I didn't copy over all of the addons into the addons directory though, I only copied the ones I needed for the demo and to make the EnOcean Pi and sensors integrate with openHAB.
Once I did that I went to the ~/openhab/configurations directory and copied openhab_default.cfg to openhab.cfg and edited openhab.cfg. I found the line with "#enocean:serialport=" and changed it to "enocean:serialport=/dev/ttyAMA0" then saved the file.
Like some others I edited my start.sh to add the "-Dgnu.io.rxtx.SerialPorts=/dev/ttyAMA0" flag to the java start line, this basically allows Java to access the symbolically linked serial port. Once back at the command promped I typed 'chmod +x start.sh' to make it executable and ran it with ./start.sh .
A lot of stuff shoots by in the log as openHAB is starting up and as it's running, but I wanted to see this in particular as it means the EnOcean binding loaded
12:35:28.353 INFO o.o.b.e.i.bus.EnoceanBinding[:290] - Connecting to Enocean [serialPort='/dev/ttyAMA0' ].

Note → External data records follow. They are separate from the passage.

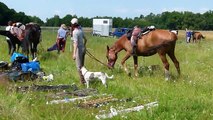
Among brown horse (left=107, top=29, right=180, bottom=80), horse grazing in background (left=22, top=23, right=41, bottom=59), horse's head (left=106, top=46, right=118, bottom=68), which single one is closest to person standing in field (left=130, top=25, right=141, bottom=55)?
brown horse (left=107, top=29, right=180, bottom=80)

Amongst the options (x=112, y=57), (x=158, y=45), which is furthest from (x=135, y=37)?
(x=112, y=57)

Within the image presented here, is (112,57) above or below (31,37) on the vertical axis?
below

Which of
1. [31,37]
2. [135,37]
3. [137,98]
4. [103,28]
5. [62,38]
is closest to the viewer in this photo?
[137,98]

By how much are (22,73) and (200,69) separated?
23.9 feet

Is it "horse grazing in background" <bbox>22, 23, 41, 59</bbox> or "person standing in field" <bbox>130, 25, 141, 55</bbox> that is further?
"horse grazing in background" <bbox>22, 23, 41, 59</bbox>

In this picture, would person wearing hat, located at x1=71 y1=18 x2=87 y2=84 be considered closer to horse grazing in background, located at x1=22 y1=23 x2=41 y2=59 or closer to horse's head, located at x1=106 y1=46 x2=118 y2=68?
horse's head, located at x1=106 y1=46 x2=118 y2=68

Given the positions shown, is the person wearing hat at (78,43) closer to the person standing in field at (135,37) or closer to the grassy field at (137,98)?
the grassy field at (137,98)

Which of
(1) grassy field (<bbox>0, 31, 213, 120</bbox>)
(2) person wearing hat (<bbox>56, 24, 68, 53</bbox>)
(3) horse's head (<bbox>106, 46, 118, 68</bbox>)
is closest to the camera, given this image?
(1) grassy field (<bbox>0, 31, 213, 120</bbox>)

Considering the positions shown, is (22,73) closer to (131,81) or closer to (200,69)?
(131,81)

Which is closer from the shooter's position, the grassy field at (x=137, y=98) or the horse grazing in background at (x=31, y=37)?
the grassy field at (x=137, y=98)

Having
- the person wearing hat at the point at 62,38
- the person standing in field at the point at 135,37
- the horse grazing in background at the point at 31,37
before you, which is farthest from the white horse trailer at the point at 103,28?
the person standing in field at the point at 135,37

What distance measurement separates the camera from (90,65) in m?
17.1

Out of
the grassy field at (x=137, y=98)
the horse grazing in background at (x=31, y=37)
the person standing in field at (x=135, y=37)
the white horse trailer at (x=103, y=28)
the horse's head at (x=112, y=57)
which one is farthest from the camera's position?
the white horse trailer at (x=103, y=28)

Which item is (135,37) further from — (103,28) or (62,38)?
(103,28)
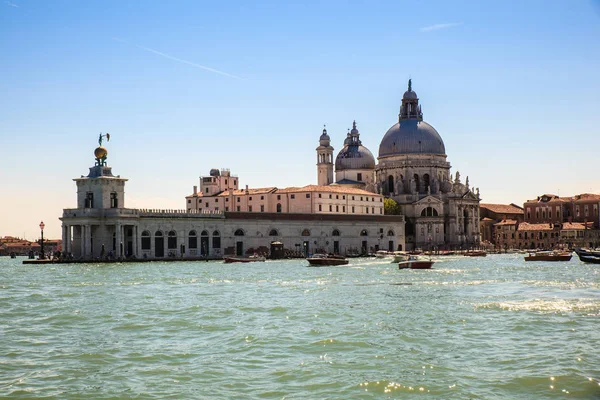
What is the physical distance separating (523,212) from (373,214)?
48.7m

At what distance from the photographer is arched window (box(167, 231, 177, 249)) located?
72.9 meters

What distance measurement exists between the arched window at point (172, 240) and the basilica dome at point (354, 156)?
153 ft

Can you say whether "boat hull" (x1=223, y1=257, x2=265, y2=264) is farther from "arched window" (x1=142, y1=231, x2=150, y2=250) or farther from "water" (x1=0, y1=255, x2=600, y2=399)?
"water" (x1=0, y1=255, x2=600, y2=399)

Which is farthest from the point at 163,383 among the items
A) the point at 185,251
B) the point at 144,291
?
the point at 185,251

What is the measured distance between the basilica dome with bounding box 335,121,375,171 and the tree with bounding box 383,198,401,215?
1217cm

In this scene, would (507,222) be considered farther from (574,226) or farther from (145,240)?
(145,240)

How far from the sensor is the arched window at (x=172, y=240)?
72.9m

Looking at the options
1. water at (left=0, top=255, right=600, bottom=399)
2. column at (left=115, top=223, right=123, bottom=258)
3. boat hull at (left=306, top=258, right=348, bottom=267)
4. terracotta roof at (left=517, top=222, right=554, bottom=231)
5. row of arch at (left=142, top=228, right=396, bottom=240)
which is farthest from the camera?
terracotta roof at (left=517, top=222, right=554, bottom=231)

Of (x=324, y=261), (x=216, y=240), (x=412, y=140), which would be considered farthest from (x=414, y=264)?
(x=412, y=140)

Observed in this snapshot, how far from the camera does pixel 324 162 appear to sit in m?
118

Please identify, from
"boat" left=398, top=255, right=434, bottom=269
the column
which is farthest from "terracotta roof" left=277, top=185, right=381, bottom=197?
"boat" left=398, top=255, right=434, bottom=269

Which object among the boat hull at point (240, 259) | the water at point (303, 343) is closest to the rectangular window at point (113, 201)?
the boat hull at point (240, 259)

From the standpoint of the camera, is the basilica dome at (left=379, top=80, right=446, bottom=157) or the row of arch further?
the basilica dome at (left=379, top=80, right=446, bottom=157)

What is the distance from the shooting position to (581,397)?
48.5ft
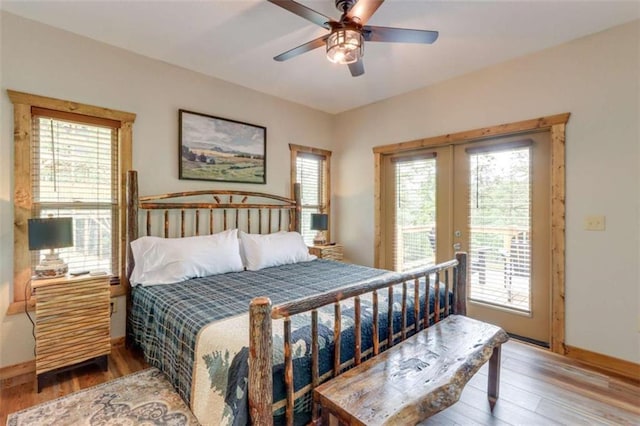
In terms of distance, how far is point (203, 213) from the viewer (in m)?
3.42

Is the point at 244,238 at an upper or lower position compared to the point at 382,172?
lower

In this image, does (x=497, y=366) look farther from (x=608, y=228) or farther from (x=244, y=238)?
(x=244, y=238)

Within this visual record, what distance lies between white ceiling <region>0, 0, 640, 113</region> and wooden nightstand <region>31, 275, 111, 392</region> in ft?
6.75

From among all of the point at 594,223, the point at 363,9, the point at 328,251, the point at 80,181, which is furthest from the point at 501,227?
the point at 80,181

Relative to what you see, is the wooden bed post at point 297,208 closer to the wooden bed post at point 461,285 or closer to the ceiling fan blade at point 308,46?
the ceiling fan blade at point 308,46

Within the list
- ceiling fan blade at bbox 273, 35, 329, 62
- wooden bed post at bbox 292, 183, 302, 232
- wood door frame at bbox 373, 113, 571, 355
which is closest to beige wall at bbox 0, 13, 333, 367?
wooden bed post at bbox 292, 183, 302, 232

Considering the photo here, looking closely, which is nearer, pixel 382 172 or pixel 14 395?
pixel 14 395

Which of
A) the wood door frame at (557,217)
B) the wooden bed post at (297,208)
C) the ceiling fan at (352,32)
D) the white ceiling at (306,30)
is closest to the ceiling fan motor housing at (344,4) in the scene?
the ceiling fan at (352,32)

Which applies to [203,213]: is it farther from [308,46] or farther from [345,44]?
[345,44]

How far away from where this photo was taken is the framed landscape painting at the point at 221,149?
3295mm

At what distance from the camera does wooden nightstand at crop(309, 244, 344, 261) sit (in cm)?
407

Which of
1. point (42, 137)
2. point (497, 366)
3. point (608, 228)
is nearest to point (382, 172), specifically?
point (608, 228)

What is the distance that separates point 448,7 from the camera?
88.4 inches

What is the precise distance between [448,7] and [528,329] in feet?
9.69
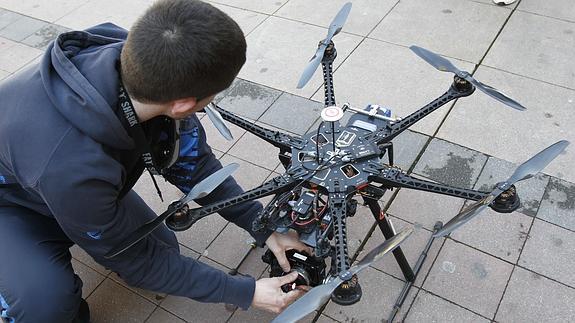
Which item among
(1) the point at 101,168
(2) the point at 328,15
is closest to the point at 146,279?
(1) the point at 101,168

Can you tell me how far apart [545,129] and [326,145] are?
2182 mm

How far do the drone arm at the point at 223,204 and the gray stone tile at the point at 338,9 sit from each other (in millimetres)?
3026

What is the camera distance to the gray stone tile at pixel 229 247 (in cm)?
317

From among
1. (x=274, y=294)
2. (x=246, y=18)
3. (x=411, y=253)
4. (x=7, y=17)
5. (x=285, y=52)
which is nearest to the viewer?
(x=274, y=294)

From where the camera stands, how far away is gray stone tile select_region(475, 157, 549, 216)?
3.24 m

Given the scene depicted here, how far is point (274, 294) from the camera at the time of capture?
7.70 ft

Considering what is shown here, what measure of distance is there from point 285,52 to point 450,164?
6.60 ft

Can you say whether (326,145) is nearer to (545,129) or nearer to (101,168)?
(101,168)

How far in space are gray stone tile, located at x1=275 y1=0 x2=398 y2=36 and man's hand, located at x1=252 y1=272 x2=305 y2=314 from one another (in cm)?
316

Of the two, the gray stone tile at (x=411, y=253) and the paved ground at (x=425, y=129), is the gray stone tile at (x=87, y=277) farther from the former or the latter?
the gray stone tile at (x=411, y=253)

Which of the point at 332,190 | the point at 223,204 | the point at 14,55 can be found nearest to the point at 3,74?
the point at 14,55

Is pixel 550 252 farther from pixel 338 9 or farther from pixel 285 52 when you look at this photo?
pixel 338 9

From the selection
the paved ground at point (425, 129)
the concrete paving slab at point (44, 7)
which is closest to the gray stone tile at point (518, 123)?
the paved ground at point (425, 129)

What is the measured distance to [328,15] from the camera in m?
5.15
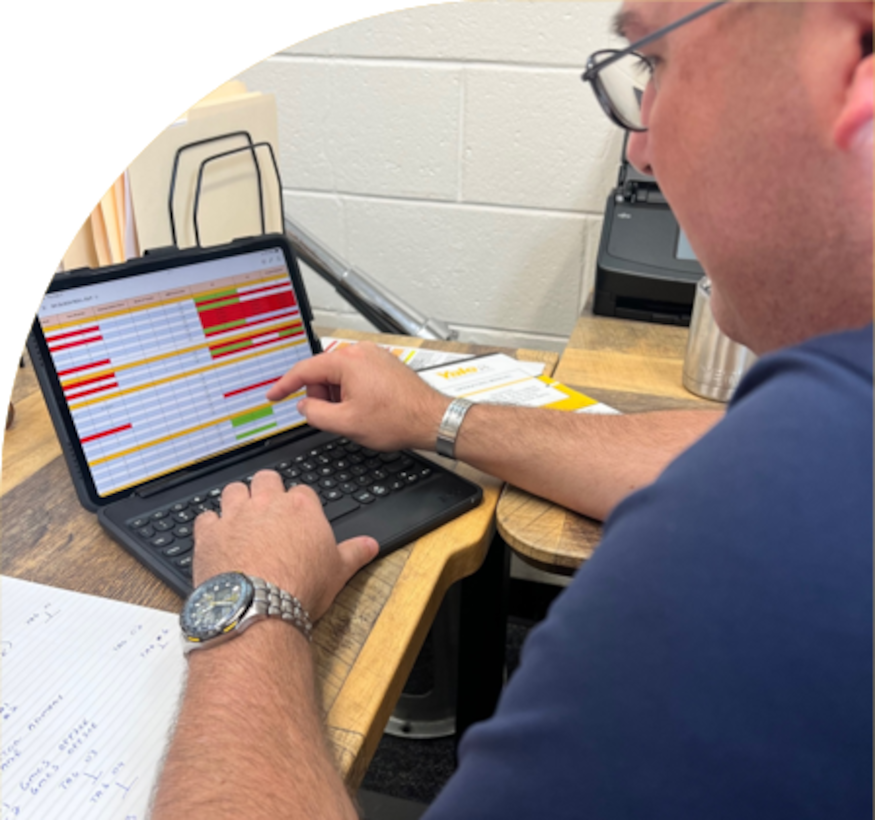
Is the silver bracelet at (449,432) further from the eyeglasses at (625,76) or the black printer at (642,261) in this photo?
the black printer at (642,261)

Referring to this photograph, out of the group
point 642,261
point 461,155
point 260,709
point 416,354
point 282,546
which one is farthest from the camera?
point 461,155

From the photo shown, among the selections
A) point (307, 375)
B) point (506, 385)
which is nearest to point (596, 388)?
point (506, 385)

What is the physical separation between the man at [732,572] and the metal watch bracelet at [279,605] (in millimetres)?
50

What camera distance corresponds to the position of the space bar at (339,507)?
70 centimetres

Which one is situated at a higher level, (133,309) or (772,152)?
(772,152)

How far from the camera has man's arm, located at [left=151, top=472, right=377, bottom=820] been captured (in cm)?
44

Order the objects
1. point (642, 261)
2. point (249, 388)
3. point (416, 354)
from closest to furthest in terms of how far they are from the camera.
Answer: point (249, 388) < point (416, 354) < point (642, 261)

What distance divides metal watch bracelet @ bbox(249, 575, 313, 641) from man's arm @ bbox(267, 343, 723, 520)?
10.0 inches

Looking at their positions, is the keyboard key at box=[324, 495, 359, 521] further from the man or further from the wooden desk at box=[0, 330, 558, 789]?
the man

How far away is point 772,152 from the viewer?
38cm

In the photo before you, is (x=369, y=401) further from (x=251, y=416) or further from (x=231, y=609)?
(x=231, y=609)

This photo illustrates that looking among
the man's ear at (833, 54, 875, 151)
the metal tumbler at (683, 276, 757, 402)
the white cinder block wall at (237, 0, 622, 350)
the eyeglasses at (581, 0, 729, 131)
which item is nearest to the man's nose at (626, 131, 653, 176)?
the eyeglasses at (581, 0, 729, 131)

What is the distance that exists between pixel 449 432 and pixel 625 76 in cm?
38

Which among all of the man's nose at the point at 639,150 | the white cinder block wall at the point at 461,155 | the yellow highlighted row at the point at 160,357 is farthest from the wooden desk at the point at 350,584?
the white cinder block wall at the point at 461,155
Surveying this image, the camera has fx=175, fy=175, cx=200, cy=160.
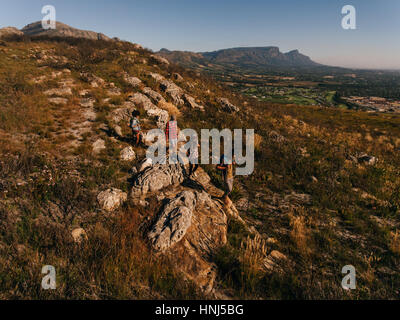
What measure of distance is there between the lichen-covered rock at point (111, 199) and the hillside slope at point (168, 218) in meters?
0.04

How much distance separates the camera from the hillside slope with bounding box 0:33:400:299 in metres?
3.43

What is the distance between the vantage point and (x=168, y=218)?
15.2 feet

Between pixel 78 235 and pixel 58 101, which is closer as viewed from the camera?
pixel 78 235

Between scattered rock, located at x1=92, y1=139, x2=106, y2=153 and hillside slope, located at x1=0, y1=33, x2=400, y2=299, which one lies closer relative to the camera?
hillside slope, located at x1=0, y1=33, x2=400, y2=299

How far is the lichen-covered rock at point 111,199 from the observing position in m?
5.03

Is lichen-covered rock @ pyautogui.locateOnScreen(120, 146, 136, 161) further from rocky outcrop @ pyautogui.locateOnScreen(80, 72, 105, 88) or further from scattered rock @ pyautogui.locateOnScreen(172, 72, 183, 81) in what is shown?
scattered rock @ pyautogui.locateOnScreen(172, 72, 183, 81)

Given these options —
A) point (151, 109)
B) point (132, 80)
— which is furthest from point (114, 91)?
point (151, 109)

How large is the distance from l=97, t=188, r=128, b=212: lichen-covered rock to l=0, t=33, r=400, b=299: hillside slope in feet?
0.14

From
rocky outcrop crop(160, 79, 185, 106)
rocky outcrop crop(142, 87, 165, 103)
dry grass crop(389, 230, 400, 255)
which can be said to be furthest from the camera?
rocky outcrop crop(160, 79, 185, 106)

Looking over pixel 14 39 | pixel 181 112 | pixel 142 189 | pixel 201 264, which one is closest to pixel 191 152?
pixel 142 189

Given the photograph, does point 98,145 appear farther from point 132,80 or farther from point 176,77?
point 176,77

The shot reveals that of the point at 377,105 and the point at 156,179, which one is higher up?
the point at 377,105

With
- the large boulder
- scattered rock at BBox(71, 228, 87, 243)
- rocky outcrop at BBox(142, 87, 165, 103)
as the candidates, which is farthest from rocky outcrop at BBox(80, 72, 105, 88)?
the large boulder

Doing anything with the sensors right now won't generate a result, you need to define them in the items file (Ex: demo.items) for openHAB. You can open up another terminal and go to the ~/openhab/configurations/items folder and edit the demo.items file. There is a documentation section on openHAB's github about configuring EnOcean sensors and switches called EnOcean-Binding which will guide you through the details and how to set the sensors up for different purposes.
One thing to note is that while you can edit the *.items files and openHAB says that it has re-read it, the changes won't always necessarily work. If you make a change on EnOcean devices you may be better of restarting openHAB each time.
Once all of your devices are in the demo.items file and working, then you need to edit the sitemap to make your switches and sensors visible and interactive on the website. I did get to that point, but I have run out of time for today and will cover my particular layout more in depth when it's more developed.
Now that I have things working I'm going to start digging into the hardware and trying to figure out it's full capabilities. The temperature module is also supposed to also work as a setpoint and an occupancy sensor if the EEP is set correctly, but I haven't started working on accessing those features yet or know for sure if I can even modify the EEP with the tools I have available.